The light might be a little brighter if not for some costly breakdowns by the Eagles' special teams against the Cardinals.

A blocked punt led to Arizona's second touchdown of the game. Cameron Johnston wound up suffering a concussion, and his absence was felt more as a holder than a kicker. Tight end Zach Ertz was pressed into service as place-kicker Jake Elliott's holder and his only play had a disastrous result. After the Eagles tied the game at 26-26, long snapper Rick Lovato's low snap squirted away from Ertz, thus preventing them from taking a one-point lead.

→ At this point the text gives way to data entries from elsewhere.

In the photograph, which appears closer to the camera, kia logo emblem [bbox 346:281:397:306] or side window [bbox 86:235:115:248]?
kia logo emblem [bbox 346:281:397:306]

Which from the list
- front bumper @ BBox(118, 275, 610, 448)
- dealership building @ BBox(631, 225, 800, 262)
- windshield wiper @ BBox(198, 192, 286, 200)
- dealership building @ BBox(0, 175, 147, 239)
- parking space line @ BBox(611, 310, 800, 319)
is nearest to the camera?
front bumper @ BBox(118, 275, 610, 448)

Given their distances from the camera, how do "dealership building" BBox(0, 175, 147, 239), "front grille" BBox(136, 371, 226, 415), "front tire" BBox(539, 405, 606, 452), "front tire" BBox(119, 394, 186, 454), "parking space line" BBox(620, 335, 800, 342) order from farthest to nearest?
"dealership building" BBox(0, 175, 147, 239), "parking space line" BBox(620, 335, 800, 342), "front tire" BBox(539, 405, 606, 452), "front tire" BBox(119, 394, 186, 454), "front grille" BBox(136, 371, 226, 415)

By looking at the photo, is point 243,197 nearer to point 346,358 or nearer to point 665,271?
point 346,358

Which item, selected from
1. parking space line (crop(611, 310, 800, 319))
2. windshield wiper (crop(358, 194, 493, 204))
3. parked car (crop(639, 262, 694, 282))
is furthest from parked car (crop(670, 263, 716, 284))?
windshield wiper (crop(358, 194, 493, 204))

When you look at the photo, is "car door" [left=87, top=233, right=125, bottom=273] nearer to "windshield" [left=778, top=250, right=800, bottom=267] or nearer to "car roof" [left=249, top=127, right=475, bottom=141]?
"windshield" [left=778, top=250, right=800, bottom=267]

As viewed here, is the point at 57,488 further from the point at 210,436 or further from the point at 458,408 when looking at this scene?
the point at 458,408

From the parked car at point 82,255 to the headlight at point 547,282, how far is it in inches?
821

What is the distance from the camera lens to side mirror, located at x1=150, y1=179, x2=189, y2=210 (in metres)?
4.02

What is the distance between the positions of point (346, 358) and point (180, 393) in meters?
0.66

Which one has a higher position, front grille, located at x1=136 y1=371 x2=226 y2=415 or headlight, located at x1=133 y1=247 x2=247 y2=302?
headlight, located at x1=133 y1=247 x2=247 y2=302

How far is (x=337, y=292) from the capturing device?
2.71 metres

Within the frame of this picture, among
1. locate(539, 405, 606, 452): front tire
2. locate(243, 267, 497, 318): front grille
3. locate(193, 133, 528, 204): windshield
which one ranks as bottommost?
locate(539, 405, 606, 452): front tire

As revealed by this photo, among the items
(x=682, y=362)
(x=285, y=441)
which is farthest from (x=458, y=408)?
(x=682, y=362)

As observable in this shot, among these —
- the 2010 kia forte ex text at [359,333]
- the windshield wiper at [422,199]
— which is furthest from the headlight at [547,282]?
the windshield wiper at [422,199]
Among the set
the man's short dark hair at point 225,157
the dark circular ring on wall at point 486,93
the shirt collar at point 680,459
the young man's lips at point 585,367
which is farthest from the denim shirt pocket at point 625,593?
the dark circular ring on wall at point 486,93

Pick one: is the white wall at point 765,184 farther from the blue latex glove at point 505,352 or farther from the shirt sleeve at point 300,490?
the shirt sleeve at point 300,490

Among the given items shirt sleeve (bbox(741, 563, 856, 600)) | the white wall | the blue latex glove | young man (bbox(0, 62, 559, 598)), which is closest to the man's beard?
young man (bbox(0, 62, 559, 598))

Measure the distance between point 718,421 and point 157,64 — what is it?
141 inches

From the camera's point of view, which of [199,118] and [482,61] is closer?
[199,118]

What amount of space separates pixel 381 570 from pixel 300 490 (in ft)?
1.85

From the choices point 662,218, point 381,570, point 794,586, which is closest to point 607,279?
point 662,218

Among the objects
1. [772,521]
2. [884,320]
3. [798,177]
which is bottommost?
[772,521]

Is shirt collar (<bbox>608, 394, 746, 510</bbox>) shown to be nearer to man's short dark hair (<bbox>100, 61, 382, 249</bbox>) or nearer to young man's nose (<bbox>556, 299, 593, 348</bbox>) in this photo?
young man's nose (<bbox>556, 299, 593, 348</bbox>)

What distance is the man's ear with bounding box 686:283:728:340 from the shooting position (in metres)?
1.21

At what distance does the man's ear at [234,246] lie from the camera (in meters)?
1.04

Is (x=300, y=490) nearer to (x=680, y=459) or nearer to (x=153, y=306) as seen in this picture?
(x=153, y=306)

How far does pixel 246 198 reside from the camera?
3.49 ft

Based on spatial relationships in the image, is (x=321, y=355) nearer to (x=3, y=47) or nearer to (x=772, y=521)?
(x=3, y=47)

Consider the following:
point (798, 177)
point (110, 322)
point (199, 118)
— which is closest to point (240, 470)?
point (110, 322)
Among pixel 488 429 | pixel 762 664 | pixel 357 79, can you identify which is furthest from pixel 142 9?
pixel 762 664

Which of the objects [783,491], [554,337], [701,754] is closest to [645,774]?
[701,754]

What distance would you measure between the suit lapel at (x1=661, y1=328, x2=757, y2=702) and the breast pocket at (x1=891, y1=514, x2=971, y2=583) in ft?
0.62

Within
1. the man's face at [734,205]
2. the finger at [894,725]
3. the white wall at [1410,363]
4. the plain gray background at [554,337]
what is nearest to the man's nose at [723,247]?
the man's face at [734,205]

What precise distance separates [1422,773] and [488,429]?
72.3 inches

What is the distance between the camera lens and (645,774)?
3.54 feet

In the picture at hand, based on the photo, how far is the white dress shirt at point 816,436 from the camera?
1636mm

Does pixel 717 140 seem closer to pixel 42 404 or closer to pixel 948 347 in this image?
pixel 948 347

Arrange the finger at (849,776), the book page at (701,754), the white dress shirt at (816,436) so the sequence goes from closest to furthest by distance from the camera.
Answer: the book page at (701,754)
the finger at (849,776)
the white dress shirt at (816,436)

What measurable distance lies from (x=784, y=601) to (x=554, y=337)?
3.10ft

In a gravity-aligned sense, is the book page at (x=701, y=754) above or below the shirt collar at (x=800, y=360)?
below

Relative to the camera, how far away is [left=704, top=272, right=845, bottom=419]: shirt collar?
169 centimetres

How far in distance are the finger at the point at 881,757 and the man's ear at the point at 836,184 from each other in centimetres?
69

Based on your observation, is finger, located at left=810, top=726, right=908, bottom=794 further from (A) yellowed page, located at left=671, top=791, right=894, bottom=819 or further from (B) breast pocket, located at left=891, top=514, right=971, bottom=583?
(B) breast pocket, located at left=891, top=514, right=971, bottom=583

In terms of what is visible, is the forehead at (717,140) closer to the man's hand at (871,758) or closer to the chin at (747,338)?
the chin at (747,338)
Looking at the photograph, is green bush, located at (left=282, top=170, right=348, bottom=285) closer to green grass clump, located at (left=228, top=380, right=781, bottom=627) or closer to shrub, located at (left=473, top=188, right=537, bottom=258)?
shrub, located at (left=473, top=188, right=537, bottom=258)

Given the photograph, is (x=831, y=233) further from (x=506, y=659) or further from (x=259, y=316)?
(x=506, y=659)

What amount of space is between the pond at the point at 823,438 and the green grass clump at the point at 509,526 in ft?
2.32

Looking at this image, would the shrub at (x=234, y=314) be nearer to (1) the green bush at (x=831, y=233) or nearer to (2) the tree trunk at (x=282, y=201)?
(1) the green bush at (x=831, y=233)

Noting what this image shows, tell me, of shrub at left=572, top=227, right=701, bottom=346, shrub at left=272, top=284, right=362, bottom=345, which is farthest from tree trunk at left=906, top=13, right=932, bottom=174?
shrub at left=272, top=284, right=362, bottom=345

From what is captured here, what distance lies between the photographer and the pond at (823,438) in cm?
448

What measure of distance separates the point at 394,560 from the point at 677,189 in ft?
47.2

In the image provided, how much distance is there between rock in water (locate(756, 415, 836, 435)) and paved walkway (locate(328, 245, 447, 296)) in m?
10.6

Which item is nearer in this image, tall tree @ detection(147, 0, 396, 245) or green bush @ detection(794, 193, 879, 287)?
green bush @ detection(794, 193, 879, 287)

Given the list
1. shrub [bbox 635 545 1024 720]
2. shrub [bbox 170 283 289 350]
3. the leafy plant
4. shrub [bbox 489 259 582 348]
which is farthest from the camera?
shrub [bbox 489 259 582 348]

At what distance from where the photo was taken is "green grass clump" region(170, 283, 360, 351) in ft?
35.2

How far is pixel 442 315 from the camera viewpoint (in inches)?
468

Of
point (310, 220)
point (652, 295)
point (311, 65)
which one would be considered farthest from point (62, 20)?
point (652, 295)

The miscues ruined a solid effort by the Eagles' offense and a respectable outing by an Eagles defense that boasted a secondary filled with third-stringers and former practice squad players such as rookie free agent Michael Jacquet and Kevon Seymour. A year ago, Seymour was working at the Wheel & Tire Exchange store in Charlotte, North Carolina.

They had no answer for Cards wide receiver DeAndre Hopkins, who caught nine passes for 169 yards and made an acrobatic TD catch, but they did force three turnovers and kept the team in contention to win for most of the game.

More importantly, the Eagles appear to have found a new franchise quarterback.

Wentz has had ample time to prove himself and has failed to do so. There have been seasons where he looked like a star at times, only to be curtailed by injuries. This season, he's just been plain awful. Before Hurts took over, Wentz had thrown a league-high 15 interceptions, suffered 50 sacks and was the NFL's lowest rated quarterback.

If the reports are true and Wentz isn't interested in competing for the job next season in training camp, the Eagles should pursue a trade, assuming it's financially doable.

At the very least, the Eagles would be exciting again and good enough that they wouldn't be stuck with fourth-string TV announcers like Talib.

Some viewers thought he was entertaining and insightful while others leaned more toward irritating. Some took to Twitter during the game to invent a drinking contest that invited people to down a shot whenever Talib said, "man." Good thing I didn't participate because I would have been passed out in the second quarter.

I don't know if my indigestion was caused by Talib's commentary or the three-alarm chili my wife made for dinner.

Or it could have been the calamari.

It definitely wasn't caused by Hurts.